We'll do it together, if you want.” The concept intrigued and frightened me at the same time. Intrigued because I've been asked time and time again why I write that stuff, why people want to read it or go to the flicks to see it-the paradox seeming to be, why are people willing to pay good money to be made extremely uncomfortable? I had spoken to enough groups on the subject and written enough words on the subject (including a rather lengthy foreword to my collection of short stories, Night Shift ) to make the idea of a Final Statement on the subject an attractive one. Forever after, I thought, I could choke off the subject by saying: if you want to know what I think about horror, there's this book I wrote on the subject. Read that. It's my Final Statement on the clockwork of the horror tale.

It frightened me because I could see the work stretching out over years, decades, centuries. If one were to begin with Grendel and Grendel's mum and work up from there, even the Reader's Digest Condensed Book version would encompass four volumes.

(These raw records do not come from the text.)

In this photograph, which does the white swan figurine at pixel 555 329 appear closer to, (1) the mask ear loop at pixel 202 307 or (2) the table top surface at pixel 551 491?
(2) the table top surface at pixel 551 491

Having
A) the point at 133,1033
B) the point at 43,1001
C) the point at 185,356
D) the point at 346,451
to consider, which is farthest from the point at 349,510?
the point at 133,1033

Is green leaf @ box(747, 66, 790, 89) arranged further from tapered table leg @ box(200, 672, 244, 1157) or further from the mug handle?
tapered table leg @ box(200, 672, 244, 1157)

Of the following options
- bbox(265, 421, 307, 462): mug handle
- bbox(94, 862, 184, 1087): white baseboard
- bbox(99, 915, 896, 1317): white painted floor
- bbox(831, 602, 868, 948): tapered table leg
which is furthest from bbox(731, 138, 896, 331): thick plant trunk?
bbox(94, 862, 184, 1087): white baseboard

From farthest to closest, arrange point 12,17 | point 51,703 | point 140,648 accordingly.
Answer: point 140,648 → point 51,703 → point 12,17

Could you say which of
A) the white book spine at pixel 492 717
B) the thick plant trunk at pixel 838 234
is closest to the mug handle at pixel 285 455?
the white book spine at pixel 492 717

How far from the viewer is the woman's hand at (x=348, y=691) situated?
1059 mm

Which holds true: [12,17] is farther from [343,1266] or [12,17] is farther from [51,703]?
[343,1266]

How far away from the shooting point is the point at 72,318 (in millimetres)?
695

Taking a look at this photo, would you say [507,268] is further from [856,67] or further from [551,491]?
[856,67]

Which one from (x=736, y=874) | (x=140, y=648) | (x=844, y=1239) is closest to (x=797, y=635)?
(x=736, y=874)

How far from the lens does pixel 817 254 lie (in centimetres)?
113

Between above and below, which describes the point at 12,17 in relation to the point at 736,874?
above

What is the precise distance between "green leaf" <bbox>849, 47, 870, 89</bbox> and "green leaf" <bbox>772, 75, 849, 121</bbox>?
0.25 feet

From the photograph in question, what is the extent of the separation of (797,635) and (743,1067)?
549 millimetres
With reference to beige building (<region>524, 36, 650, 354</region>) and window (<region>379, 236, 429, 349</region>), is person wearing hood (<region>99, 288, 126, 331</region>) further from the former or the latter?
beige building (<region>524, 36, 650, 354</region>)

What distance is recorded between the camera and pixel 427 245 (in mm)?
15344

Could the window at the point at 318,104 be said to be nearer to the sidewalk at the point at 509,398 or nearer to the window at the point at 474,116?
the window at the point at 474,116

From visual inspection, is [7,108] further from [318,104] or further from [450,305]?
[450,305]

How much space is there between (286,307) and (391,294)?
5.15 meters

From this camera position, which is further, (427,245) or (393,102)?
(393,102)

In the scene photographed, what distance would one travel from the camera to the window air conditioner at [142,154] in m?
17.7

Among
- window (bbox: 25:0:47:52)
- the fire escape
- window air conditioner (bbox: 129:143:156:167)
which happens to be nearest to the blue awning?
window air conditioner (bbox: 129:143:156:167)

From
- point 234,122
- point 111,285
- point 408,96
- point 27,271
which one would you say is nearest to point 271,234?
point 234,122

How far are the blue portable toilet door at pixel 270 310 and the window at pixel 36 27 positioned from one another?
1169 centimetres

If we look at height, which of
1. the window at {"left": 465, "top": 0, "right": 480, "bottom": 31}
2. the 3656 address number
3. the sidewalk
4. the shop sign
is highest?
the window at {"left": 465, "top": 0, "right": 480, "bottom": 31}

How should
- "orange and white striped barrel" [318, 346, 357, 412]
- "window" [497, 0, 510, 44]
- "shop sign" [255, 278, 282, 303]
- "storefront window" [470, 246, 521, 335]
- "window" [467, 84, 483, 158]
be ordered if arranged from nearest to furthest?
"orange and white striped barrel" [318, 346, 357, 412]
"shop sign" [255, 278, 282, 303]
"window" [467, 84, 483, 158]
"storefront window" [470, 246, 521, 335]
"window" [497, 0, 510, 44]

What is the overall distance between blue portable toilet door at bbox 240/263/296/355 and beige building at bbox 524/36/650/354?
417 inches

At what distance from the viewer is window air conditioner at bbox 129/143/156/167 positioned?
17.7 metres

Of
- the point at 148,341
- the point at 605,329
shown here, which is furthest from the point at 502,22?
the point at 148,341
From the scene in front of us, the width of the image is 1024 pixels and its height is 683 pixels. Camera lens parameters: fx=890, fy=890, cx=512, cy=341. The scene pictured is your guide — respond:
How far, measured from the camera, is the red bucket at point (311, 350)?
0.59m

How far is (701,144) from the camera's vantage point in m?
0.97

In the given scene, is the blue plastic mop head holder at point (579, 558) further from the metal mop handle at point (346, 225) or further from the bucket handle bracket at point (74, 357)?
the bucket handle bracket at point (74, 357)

Bill's counter was that I should restrict myself to the last thirty years or so, with a few side trips to explore the roots of the genre. I told him I would think about it, and I did. I thought about it hard and long. I had never attempted a book-length nonfiction project, and the idea was intimidating. The thought of having to tell the truth was intimidating. Fiction, after all, is lies and more lies . . . which is why the Puritans could never really get behind it and go with the flow. In a work of fiction, if you get stuck you can always just make something up or back up a few pages and change something around.

With nonfiction, there's all that bothersome business of making sure your facts are straight, that the dates jibe, that the names are spelled right . . . and worst of all, it means being out front. A novelist, after all, is a hidden creature; unlike the musician or the actor, he may pass on any street unremarked. His Punch-and-Judy creations strut across the stage while he himself remains unseen.

The writer of nonfiction is all too visible.

Still, the idea had its attractions.